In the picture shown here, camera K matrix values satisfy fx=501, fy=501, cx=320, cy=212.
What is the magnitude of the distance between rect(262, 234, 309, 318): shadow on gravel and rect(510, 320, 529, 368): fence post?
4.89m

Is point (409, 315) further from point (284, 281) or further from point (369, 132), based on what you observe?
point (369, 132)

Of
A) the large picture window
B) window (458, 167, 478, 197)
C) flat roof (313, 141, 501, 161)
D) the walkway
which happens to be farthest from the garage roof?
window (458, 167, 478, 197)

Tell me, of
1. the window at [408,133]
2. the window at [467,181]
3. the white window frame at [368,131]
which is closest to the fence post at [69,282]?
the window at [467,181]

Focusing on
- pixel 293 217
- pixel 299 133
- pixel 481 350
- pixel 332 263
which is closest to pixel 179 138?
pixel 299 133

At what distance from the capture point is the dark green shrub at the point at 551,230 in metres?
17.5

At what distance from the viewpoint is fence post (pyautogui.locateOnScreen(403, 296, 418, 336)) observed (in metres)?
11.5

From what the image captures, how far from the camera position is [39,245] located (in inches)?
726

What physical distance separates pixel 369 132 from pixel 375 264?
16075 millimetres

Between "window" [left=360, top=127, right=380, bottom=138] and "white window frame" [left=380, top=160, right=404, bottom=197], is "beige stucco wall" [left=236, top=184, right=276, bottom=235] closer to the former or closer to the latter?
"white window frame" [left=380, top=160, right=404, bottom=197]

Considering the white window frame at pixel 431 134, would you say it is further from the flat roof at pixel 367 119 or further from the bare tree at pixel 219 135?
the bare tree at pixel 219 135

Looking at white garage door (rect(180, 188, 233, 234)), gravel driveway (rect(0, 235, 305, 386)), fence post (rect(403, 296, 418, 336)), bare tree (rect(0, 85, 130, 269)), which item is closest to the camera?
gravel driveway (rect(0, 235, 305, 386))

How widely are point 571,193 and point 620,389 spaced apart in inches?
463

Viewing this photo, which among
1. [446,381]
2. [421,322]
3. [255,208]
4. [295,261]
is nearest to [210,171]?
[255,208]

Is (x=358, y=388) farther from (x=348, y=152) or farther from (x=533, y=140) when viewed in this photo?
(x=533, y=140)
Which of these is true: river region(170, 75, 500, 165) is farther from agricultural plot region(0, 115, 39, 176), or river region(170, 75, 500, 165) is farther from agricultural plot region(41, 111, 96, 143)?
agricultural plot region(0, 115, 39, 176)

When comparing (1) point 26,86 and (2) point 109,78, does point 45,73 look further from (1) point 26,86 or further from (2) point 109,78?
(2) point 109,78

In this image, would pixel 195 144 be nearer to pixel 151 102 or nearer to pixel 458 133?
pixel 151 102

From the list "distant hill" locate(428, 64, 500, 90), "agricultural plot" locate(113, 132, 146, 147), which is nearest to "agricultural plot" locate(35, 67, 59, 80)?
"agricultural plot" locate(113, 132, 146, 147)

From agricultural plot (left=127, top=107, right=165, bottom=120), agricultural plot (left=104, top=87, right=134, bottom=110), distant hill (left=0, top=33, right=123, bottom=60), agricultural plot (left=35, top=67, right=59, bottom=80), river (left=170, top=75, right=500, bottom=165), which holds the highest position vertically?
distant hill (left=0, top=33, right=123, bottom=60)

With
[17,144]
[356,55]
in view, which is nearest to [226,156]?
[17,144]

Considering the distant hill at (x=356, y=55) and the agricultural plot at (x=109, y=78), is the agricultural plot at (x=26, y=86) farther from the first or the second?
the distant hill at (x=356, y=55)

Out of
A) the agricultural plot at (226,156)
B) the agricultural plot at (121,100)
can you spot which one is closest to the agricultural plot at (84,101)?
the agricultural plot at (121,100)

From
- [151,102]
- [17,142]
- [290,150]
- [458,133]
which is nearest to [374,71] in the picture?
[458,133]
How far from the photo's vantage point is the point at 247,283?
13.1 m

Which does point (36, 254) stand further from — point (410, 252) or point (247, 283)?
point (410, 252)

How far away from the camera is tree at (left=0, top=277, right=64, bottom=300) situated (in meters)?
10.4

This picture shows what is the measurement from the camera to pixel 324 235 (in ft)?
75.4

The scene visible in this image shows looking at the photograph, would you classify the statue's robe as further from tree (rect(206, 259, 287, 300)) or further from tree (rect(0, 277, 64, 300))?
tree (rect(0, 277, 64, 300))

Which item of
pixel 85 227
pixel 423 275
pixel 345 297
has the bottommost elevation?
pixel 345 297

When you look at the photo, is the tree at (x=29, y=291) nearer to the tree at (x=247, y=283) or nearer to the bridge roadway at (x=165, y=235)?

────

_Task requirements_:
Copy out, word for word, the records from the line holding "From the list" through the last line of the records, including both ends.

_Task solution_:
From the list "distant hill" locate(428, 64, 500, 90), "agricultural plot" locate(113, 132, 146, 147), which is nearest to "agricultural plot" locate(35, 67, 59, 80)?
"agricultural plot" locate(113, 132, 146, 147)

From agricultural plot (left=127, top=107, right=165, bottom=120), agricultural plot (left=104, top=87, right=134, bottom=110), distant hill (left=0, top=33, right=123, bottom=60), agricultural plot (left=35, top=67, right=59, bottom=80), river (left=170, top=75, right=500, bottom=165), which holds the highest position vertically?
distant hill (left=0, top=33, right=123, bottom=60)

With
[17,144]
[356,55]
in view, which is nearest to [226,156]?
[17,144]

Considering the distant hill at (x=356, y=55) and the agricultural plot at (x=109, y=78), is the agricultural plot at (x=26, y=86) farther from the first or the second?
the distant hill at (x=356, y=55)

Out of
A) the agricultural plot at (226,156)
B) the agricultural plot at (121,100)
can you spot which one is closest to the agricultural plot at (84,101)?
the agricultural plot at (121,100)

From
- [151,102]
- [17,142]
- [290,150]
- [458,133]
which is nearest to [374,71] in the picture?
[458,133]
How far from the photo's vantage point is the point at 247,283?
13.1 m

Which does point (36, 254) stand further from — point (410, 252) or point (247, 283)?
point (410, 252)

How far away from the camera is tree at (left=0, top=277, right=64, bottom=300) situated (in meters)?
10.4

This picture shows what is the measurement from the camera to pixel 324 235 (in ft)?
75.4

The scene visible in this image shows looking at the photograph, would you classify the statue's robe as further from tree (rect(206, 259, 287, 300)) or further from tree (rect(0, 277, 64, 300))?
tree (rect(0, 277, 64, 300))

Which item of
pixel 85 227
pixel 423 275
pixel 345 297
has the bottommost elevation?
pixel 345 297

When you look at the photo, is the tree at (x=29, y=291) nearer to the tree at (x=247, y=283) or nearer to the bridge roadway at (x=165, y=235)?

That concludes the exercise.